User on smartphone

You know what they say: when one shop door closes, somewhere a customer opens a browser window.

So, in today’s ever-changing and ever-disrupted retail landscape, should the brand start or strengthen the direct to the customer channel?

What does a direct to consumer retail model look like?

Direct to consumer (D2C or DTC) commerce cuts out the middlemen, resellers, concessions and wholesalers, and puts product from the manufacturer or brand straight into the hands of the shopper. Using owned ecommerce channels and/or physical shop estate to sell goods, D2C models mean there is a one-to-one relationship between the brand and the customer.

Way back in 2019, a study found that more brands saw D2C as a challenge (read: threat) than they saw Amazon’s industry influence as a challenge. So, the presence of the changing retail model isn’t new. But, with all the disruption caused by COVID and Brexit, it’s no surprise that the acceleration of D2C ecommerce has been at breakneck speed since 2020.

One of the most well-documented D2C moves is Nike, who in March 2021 announced they had cut ties with around fifteen major retailers, meaning Nike products would no longer be stocked in over 1000 stores.
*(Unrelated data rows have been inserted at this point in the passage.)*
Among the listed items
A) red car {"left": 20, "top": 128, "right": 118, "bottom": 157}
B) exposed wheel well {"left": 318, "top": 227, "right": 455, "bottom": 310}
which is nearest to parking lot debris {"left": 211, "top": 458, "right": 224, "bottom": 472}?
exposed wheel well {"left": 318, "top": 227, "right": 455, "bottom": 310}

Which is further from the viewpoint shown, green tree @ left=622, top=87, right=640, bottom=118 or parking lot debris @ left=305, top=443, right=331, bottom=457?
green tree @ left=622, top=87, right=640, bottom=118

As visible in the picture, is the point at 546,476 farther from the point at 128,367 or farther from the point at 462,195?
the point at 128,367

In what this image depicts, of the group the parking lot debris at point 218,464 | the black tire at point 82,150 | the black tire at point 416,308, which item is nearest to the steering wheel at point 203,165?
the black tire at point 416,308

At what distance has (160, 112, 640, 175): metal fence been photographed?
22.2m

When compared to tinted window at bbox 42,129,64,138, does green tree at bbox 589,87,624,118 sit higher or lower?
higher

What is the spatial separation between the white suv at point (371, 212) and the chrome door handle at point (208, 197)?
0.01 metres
Similarly, rival Adidas has previously stated that 80% of growth is expected to come from D2C in the immediate future.

Beavertown Brewery saw the pandemic wipe out 85% of their business almost overnight, with the closure of hospitality during lockdown. Quickly pivoting by increasing resource and investment in their online shop, the Beavertown D2C ecommerce turnover has increased by 1000%.

Why are retailers and brands going direct to consumer?


Bottom line impact.

A blended, connected approach to commerce a has direct link to performance – and D2C takes an increasingly important role in that channel mix.

In a 2020 report, PWC found that the number of companies investing in the omnichannel experience has jumped from 20% to more than 80%.

And what benefits are they seeing? Well, a report by Adobe recently found that companies with the most robust omnichannel customer engagement strategies enjoy a 10% YoY growth, a 10% uplift in average order value and a 25% increase in close-of-sale rates. Big numbers.


Agility and risk mitigation.

COVID and Brexit has exposed some major shortcomings in many business continuity plans. But the more agile retailers and carriers made quicker moves in the pandemic, and it paid off. According to research by Totem Media, D2C brands saw 58% fewer sales declines during the pandemic.

In an unpredictable landscape, brands don’t have to have a crystal ball – they need to run agile and flexible channels that can flex in the face of unexpected change (and no change was more expected than the sudden and immediate closure of the high street in March 2020).

An important note here is having the right tech partners, to enable growth and scale rather than block it.

The disruption has stressed the importance of having a model that can flex, with retailers now striving for agility in their commerce and logistics strategies more than ever before. D2C comes into the spotlight here, as it adds another basket for you to put your eggs in – and this is one that you completely own.


Ownership of operations.

An important part of selling direct is having a true, ‘in the moment’ view of orders and operations – and D2C gives brands a view of their world that is tricky to get with third-party resellers. Things change quickly, and when they do it’s important to know about it and take proactive action. Customers don’t expect things to go right every single time – but they expect to be kept informed, rather than left in the dark.

Historical data is also an important part of insight management, not just the ‘here and now’. Monitoring trends over time, and taking learnings on performance, should be something that is done easily with readily available data and dashboards. Both customers and internal teams should have access to the insight they want – when and where they want it.

Having control and visibility over your own data means you can surface it in clever ways to customers too. For example, empowering customers to track their own order on your website or apps – rather than them needing to contact you with a costly ‘where is my order’ query.


The connected customer experience.

It’s critical to up your CX by serving and servicing customers anywhere they are.

Author and retail commentator Miya Knights told the Sorted Retail Sessions podcast that ‘retailers mistakenly think omnichannel means that they need to be everywhere – but they don’t have to be everywhere, they just have to be where their customers expect them to be’. With D2C, brands are fully informed and know the customer intimately – meaning clever decisions can be made in terms of spend and channel strategy.

It’s more important than ever that retailers are fully connected with, and in control of, each customer touchpoint. D2C means that checkout and customer communications, two areas of high influence on NPS and CSAT, are taken away from third parties and placed back in the hands of the brand. Owning the purchase journey means complete brand immersion – and fully connected customer experiences breed loyalty and retention.